*** DATA SHOWN Section Begins ***

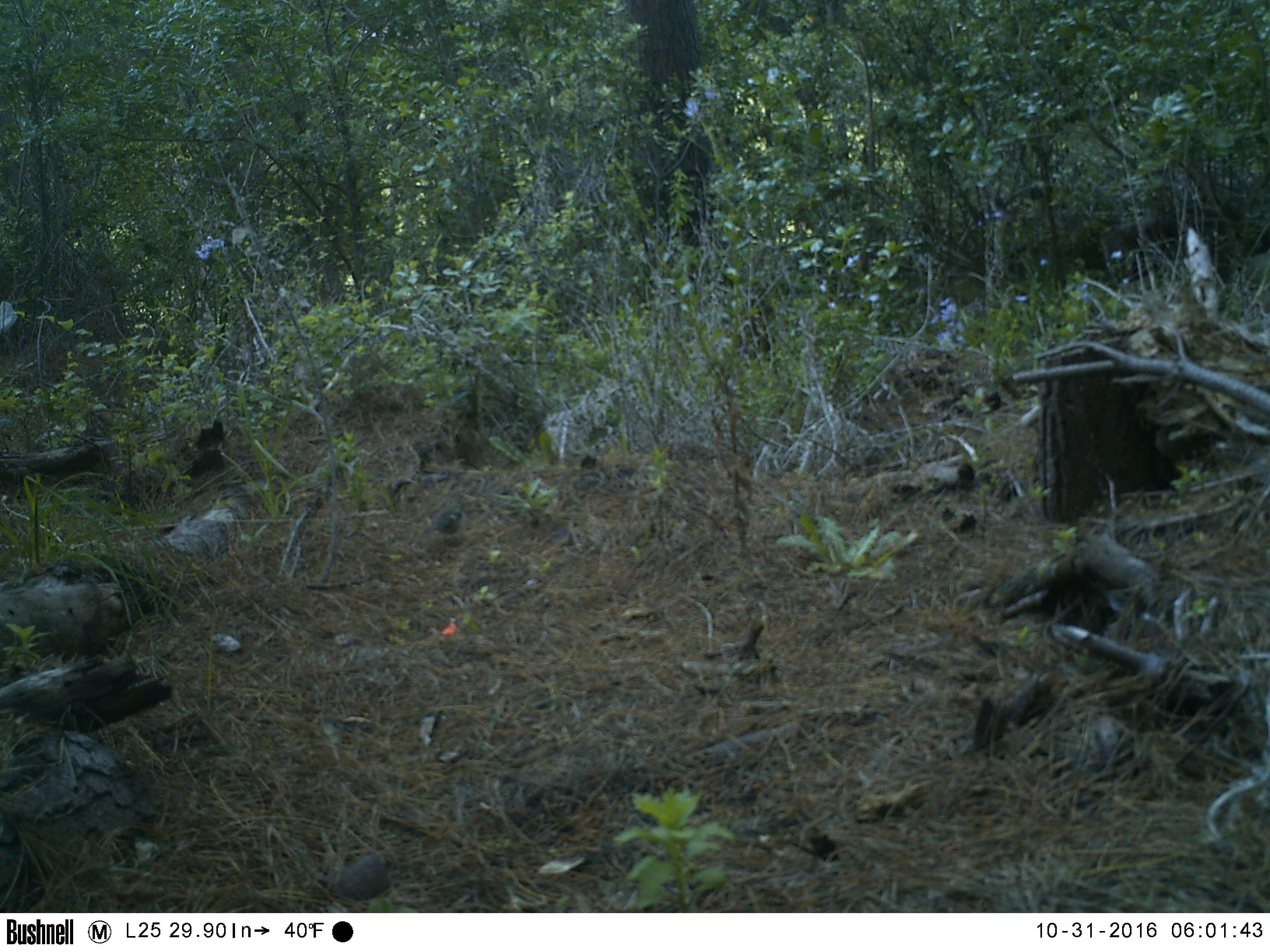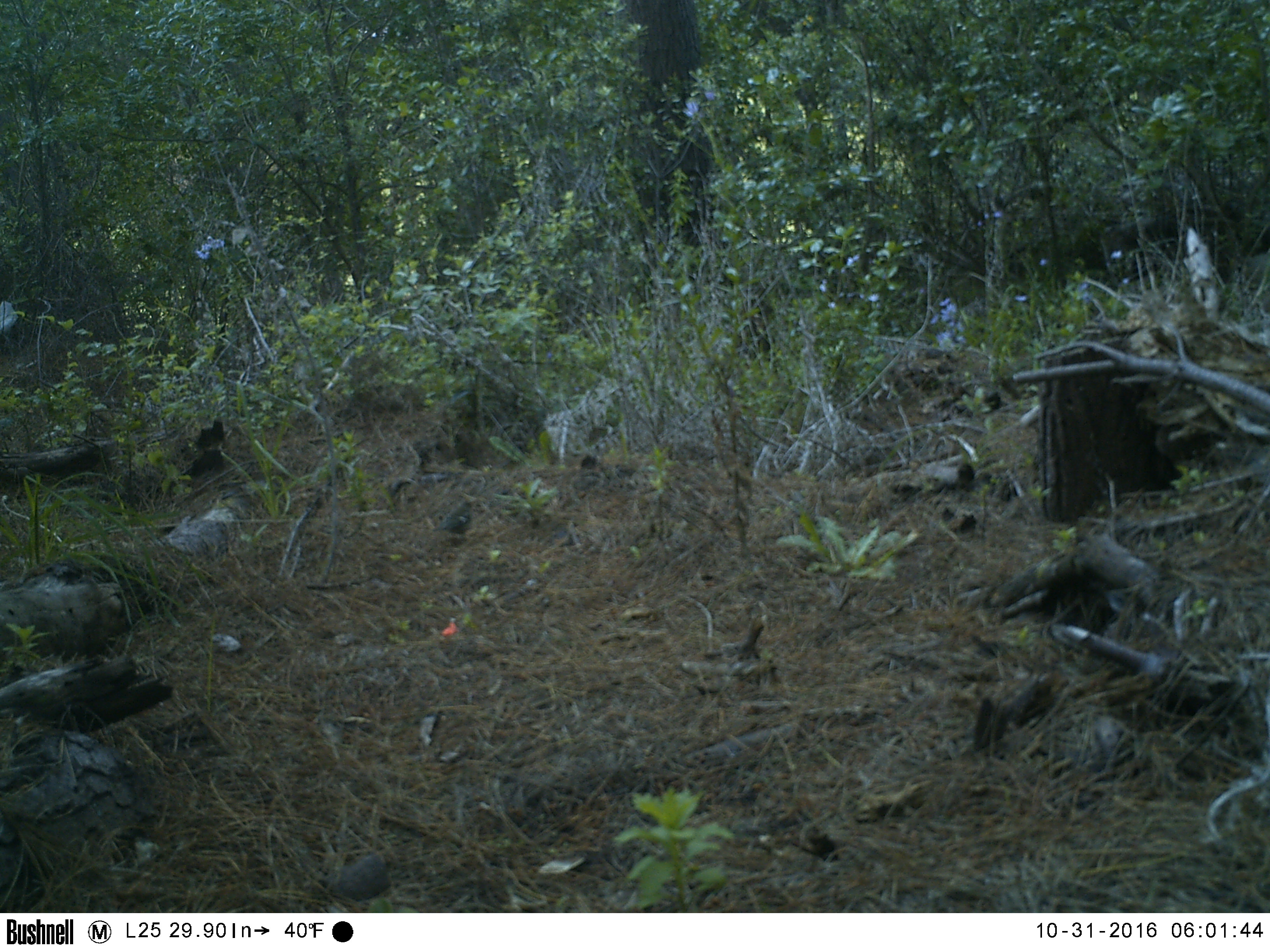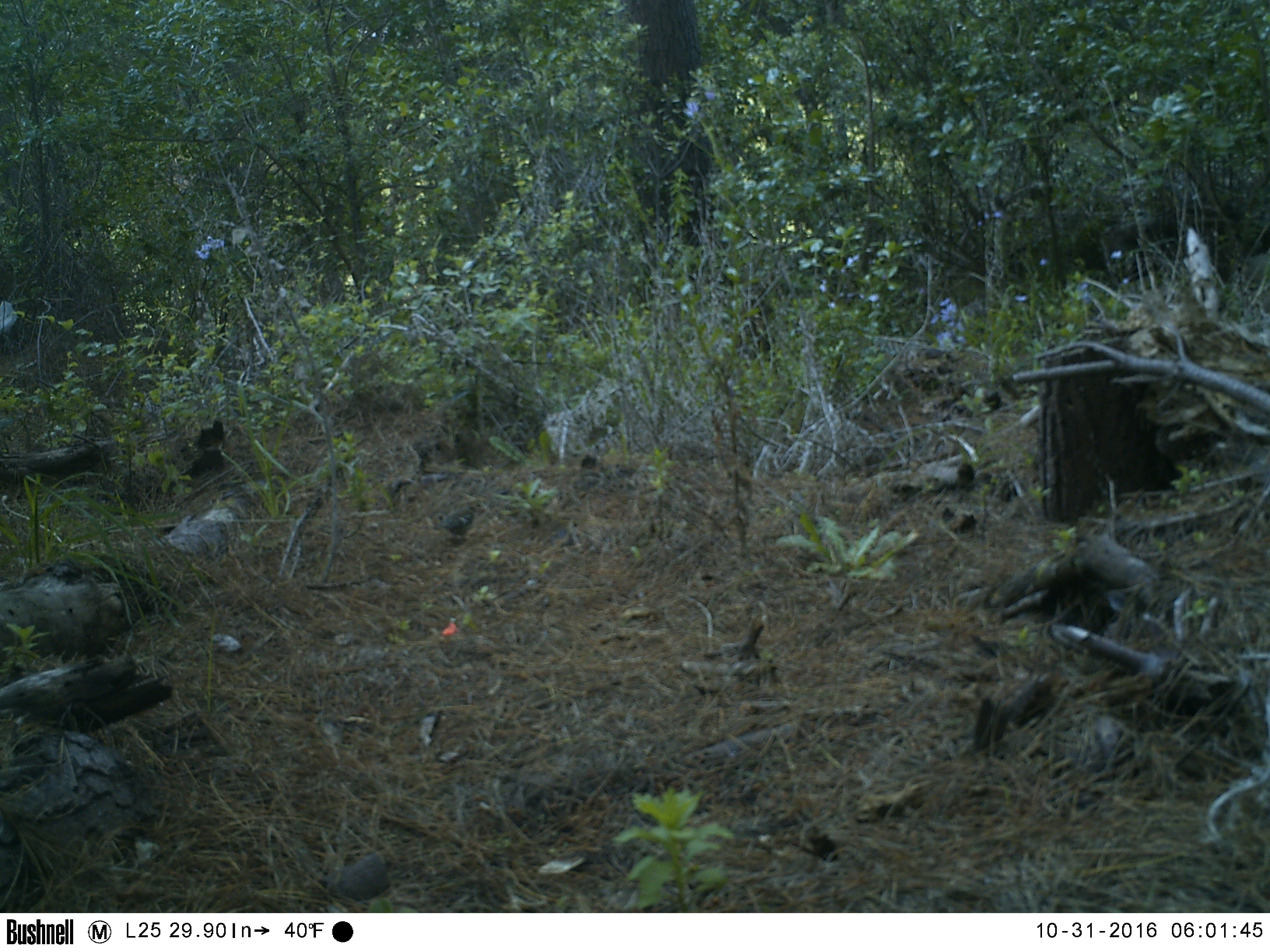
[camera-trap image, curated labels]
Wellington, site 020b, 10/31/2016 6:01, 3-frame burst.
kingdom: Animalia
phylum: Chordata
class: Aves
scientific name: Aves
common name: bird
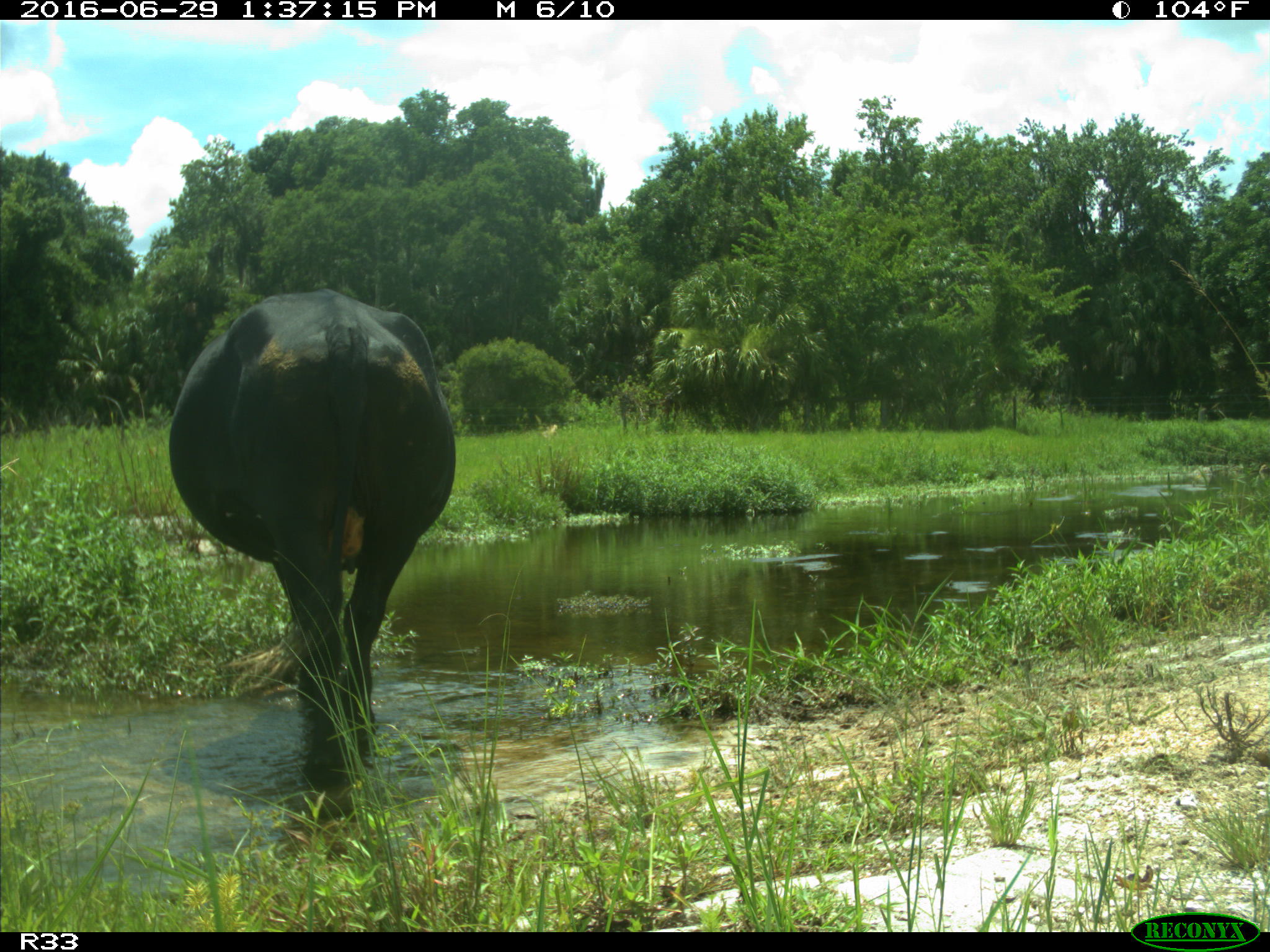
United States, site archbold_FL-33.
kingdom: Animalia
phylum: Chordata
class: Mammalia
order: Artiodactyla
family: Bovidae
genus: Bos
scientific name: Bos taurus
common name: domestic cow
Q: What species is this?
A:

*** DATA SHOWN Section Ends ***

## THE PROBLEM
All lines from the one with "order: Artiodactyla" through the end of the data must be repeated exactly, and nothing else may be repeated.

## RESPONSE BELOW
order: Artiodactyla
family: Bovidae
genus: Bos
scientific name: Bos taurus
common name: domestic cow
Q: What species is this?
A:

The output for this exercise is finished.